[XeTeX] Strange hyphenation
Jonathan Kew
jonathan_kew at sil.org
Sun Jul 10 17:45:04 CEST 2005
On 10 Jul 2005, at 2:23 pm, Musa Furber wrote:
> Something I noticed after updating to the current version of XeTeX
> is that the word Allāh (transliterated, just as it appears in this
> email) is sometimes hyphenated after Al-. I can suppress this using
> by putting the word within a \makebox{...}.
>
> Isn't the default that hyphenation is suppressed for words such as
> this?
Think about what would cause it to be suppressed.... If you do
something like "All\={a}h" in plain TeX or LaTeX, then the accent
command means that the word is not just a plain sequence of
characters, and so it becomes ineligible for hyphenation. And if you
enter it as "Allāh", and use LaTeX macros such as \usepackage[utf8]
{inputenc} to interpret this, then the input bytes will be getting
translated into internal macros of some kind, probably rendering in
the end via an \accent command or similar. So again, the word is not
a simple character sequence.
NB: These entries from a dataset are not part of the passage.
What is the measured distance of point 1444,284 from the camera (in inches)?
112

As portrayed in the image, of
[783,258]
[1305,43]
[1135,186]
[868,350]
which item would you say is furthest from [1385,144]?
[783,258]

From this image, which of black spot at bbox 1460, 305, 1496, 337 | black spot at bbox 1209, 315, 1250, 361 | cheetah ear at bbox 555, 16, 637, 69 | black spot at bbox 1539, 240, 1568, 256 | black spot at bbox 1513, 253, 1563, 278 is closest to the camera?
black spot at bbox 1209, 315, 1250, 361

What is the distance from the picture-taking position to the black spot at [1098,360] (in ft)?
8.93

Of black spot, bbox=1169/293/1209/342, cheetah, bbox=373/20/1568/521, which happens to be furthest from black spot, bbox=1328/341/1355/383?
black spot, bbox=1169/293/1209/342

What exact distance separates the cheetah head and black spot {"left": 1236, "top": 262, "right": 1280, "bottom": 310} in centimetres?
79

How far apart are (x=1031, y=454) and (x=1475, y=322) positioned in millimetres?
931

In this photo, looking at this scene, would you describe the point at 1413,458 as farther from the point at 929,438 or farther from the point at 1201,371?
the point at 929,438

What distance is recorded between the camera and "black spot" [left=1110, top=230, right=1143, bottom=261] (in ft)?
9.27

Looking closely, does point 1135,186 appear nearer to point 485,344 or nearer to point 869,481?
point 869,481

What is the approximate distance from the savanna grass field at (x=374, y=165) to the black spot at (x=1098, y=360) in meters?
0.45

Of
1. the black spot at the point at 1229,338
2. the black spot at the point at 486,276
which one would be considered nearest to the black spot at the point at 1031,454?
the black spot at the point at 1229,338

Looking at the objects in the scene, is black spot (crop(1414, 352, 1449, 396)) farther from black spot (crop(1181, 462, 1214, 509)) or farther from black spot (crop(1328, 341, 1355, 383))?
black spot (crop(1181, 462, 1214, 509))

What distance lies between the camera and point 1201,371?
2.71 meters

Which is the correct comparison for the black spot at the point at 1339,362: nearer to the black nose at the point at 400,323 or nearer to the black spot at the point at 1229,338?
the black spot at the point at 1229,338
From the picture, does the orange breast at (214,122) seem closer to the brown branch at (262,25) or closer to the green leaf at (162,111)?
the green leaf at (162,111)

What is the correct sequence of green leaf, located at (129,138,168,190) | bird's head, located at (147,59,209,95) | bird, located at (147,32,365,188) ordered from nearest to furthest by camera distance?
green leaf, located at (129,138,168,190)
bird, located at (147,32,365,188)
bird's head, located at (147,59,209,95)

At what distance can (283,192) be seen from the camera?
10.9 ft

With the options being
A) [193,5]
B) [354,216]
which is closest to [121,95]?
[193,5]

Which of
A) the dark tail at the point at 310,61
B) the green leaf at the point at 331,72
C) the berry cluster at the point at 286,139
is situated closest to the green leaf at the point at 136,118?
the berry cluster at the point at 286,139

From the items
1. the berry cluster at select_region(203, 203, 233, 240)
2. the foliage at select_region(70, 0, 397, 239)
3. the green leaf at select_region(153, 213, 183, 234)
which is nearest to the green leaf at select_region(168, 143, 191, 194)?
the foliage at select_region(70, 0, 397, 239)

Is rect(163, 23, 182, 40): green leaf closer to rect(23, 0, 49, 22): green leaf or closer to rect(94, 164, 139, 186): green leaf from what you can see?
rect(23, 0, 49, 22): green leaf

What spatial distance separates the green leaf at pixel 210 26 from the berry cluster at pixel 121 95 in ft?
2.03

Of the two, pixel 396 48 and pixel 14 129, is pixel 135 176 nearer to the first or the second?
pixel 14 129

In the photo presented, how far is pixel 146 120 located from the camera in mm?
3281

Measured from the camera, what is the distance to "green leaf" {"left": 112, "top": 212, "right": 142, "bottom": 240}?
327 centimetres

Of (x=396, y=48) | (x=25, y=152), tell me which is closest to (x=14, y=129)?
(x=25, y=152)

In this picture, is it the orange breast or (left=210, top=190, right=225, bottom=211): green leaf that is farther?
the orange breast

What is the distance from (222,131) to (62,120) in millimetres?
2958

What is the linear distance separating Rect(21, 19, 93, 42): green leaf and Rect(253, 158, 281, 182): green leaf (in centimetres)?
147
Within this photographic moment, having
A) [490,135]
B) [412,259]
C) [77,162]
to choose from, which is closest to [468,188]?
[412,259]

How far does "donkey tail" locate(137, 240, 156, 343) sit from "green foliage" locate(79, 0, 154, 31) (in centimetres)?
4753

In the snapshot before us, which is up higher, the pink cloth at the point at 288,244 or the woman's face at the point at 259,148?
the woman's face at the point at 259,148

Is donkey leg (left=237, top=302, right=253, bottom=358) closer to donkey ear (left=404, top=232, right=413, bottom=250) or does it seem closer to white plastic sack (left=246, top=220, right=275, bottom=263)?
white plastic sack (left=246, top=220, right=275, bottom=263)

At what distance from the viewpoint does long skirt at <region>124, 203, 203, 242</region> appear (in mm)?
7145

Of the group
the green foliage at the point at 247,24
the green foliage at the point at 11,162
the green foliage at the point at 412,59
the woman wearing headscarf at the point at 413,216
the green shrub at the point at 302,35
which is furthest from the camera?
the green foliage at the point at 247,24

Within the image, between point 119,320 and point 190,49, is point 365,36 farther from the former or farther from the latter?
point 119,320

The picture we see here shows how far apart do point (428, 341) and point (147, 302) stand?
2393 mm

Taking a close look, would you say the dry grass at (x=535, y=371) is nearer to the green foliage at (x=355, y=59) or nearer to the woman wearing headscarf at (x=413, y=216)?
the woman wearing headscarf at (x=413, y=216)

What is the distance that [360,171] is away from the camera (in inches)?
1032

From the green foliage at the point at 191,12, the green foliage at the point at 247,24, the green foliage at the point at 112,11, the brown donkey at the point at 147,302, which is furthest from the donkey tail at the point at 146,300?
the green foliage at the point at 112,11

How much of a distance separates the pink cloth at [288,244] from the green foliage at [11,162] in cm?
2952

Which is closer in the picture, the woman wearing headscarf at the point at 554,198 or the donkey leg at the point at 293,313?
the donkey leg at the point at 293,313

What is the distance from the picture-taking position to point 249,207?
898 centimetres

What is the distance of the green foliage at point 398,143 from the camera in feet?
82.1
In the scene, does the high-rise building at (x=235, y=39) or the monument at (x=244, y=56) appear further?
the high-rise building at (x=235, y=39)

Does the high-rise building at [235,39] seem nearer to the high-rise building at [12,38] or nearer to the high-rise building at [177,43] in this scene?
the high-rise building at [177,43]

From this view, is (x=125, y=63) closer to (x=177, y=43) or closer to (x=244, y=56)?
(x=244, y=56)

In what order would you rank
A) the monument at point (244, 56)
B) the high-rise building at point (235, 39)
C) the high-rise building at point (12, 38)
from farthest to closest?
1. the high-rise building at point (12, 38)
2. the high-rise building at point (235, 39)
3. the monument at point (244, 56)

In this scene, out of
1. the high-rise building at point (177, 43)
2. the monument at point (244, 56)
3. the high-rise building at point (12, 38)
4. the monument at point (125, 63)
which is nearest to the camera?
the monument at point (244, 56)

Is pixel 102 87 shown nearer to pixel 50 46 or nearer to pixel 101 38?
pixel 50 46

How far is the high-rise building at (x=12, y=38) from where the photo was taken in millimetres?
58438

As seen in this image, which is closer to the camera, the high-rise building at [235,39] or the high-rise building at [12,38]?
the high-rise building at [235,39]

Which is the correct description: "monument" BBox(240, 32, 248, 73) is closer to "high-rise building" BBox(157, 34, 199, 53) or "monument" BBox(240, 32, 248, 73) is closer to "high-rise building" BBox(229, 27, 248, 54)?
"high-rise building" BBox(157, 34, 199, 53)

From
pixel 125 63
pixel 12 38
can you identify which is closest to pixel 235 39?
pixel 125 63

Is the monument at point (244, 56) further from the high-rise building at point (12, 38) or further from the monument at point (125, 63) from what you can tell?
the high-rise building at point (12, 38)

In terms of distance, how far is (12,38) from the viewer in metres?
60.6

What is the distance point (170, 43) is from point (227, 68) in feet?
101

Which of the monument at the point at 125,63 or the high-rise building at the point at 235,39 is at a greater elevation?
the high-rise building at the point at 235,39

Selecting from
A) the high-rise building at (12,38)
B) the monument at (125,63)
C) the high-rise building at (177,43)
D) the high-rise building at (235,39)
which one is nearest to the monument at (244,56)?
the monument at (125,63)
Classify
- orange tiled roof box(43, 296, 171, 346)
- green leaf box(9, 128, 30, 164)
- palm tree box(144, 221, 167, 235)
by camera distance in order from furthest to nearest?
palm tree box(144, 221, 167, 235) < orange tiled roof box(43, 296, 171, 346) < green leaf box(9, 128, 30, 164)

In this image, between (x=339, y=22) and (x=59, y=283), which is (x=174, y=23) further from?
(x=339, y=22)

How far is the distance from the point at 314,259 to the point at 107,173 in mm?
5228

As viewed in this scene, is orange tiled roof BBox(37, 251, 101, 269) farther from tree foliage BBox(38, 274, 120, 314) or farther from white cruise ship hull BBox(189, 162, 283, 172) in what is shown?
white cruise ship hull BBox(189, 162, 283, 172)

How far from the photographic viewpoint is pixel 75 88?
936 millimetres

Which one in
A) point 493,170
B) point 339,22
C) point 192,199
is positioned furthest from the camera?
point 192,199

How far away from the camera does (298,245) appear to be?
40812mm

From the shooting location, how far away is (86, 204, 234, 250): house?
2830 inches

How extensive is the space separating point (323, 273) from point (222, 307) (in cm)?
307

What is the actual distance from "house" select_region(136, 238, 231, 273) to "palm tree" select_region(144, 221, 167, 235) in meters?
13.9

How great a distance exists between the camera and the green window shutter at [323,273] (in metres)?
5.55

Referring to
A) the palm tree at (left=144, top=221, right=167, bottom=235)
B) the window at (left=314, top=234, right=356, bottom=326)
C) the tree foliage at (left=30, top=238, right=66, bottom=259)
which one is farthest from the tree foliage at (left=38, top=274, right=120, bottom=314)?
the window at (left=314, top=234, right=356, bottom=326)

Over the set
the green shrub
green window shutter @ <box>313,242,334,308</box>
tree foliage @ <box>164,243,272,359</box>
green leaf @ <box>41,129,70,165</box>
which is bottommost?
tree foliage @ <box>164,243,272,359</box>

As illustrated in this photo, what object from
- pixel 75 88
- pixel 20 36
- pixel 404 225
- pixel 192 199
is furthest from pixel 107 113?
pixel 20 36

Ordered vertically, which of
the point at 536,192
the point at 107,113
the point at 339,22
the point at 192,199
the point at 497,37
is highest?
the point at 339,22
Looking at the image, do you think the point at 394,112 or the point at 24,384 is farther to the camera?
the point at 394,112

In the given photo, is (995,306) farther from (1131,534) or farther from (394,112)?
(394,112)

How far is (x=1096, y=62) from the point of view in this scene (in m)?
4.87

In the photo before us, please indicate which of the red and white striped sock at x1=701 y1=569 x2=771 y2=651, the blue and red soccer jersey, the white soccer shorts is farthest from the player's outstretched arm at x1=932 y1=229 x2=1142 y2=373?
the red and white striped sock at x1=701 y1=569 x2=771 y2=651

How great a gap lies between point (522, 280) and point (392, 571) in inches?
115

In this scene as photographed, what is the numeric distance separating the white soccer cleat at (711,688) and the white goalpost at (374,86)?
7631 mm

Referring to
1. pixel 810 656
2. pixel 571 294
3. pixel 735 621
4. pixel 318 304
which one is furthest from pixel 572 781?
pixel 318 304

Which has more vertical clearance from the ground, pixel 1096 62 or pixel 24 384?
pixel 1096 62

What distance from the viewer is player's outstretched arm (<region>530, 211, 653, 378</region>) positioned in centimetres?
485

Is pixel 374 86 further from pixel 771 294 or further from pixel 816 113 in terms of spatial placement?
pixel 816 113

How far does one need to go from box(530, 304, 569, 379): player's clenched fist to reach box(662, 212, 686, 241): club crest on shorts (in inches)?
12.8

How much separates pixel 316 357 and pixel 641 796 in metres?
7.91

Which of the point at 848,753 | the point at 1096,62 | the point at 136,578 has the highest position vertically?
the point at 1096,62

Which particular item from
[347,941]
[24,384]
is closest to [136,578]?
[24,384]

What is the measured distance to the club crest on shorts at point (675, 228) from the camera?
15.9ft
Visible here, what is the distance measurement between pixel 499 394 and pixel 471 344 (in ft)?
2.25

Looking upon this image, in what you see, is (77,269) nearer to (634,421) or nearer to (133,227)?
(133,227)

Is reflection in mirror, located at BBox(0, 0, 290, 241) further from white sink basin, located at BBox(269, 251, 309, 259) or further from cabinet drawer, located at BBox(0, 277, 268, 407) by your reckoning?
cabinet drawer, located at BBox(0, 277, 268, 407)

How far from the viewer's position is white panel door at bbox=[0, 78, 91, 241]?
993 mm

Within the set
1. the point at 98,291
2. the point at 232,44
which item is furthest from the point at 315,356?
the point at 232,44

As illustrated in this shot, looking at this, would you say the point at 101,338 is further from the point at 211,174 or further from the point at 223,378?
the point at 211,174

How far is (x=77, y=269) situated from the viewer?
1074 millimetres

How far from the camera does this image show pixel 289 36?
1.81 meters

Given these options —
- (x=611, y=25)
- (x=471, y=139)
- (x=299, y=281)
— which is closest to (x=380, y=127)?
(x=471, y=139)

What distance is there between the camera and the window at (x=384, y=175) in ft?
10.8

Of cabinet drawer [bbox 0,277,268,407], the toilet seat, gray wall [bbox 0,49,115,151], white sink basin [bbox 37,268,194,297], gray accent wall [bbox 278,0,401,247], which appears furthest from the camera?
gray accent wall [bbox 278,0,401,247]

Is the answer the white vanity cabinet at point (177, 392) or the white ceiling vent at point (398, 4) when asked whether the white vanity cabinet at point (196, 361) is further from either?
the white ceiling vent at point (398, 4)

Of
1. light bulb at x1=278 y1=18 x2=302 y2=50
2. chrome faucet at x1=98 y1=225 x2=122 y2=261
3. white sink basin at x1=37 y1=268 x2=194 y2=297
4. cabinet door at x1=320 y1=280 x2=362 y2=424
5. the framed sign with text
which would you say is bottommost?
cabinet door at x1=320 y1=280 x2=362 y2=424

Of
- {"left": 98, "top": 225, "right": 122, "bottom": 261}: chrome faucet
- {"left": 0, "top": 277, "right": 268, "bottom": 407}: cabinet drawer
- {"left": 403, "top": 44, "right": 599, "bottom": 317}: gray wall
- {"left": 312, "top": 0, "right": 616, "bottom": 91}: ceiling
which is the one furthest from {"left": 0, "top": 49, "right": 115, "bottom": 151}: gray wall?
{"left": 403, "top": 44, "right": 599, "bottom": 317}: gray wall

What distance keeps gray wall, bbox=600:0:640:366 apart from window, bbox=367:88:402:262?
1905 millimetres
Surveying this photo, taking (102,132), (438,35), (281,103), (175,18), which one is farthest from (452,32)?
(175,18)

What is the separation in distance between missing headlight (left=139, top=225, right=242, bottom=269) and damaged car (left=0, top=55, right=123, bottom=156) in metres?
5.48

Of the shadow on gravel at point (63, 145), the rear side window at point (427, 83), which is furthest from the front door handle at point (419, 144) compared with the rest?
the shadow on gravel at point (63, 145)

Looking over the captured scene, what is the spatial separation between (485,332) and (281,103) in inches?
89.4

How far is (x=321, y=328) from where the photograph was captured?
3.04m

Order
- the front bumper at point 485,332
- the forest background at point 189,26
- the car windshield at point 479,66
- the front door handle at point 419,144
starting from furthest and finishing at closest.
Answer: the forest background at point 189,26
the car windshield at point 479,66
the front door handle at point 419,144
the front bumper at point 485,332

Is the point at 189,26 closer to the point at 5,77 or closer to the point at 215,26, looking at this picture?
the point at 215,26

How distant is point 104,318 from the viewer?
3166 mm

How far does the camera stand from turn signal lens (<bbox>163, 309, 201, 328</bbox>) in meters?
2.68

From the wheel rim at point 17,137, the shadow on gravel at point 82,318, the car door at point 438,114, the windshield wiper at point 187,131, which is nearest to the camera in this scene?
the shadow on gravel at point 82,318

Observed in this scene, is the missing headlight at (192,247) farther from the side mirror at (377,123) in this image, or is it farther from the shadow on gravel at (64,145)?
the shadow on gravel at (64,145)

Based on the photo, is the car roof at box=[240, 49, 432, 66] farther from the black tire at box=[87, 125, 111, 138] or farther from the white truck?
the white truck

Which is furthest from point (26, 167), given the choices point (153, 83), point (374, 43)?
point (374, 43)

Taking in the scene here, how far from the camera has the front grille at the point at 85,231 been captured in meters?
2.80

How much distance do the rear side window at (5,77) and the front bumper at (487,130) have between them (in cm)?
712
And TeX doesn't hyphenate such "complex"
words.
But if you're using Xe(La)TeX with Unicode text and a Unicode-
compliant font, then "Allāh" is a simple sequence of five characters,
with no internal TeX commands or anything, and so is eligible for
hyphenation according to the patterns currently in force.
If this is not appropriate, you could tag the word as being in a
different \language, or you could add it to the \hyphenation
exceptions, or (as you've observed) you could box it so that it isn't
part of the top-level text in the paragraph.